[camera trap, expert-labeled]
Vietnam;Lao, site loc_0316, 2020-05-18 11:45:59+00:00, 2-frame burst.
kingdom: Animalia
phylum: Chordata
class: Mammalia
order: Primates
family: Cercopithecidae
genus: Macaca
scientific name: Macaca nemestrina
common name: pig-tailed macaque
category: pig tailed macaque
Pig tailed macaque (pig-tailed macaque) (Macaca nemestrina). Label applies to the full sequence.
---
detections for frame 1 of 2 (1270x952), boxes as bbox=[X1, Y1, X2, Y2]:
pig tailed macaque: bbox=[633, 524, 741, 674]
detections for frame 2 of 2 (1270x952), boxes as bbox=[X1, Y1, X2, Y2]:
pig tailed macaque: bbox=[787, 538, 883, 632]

= = = = = = =

Exercise prompt —
Retype the listing. Match it exactly.

Answer below —
[camera trap, expert-labeled]
Vietnam;Lao, site loc_0316, 2020-05-18 11:45:59+00:00, 2-frame burst.
kingdom: Animalia
phylum: Chordata
class: Mammalia
order: Primates
family: Cercopithecidae
genus: Macaca
scientific name: Macaca nemestrina
common name: pig-tailed macaque
category: pig tailed macaque
Pig tailed macaque (pig-tailed macaque) (Macaca nemestrina). Label applies to the full sequence.
---
detections for frame 1 of 2 (1270x952), boxes as bbox=[X1, Y1, X2, Y2]:
pig tailed macaque: bbox=[633, 524, 741, 674]
detections for frame 2 of 2 (1270x952), boxes as bbox=[X1, Y1, X2, Y2]:
pig tailed macaque: bbox=[787, 538, 883, 632]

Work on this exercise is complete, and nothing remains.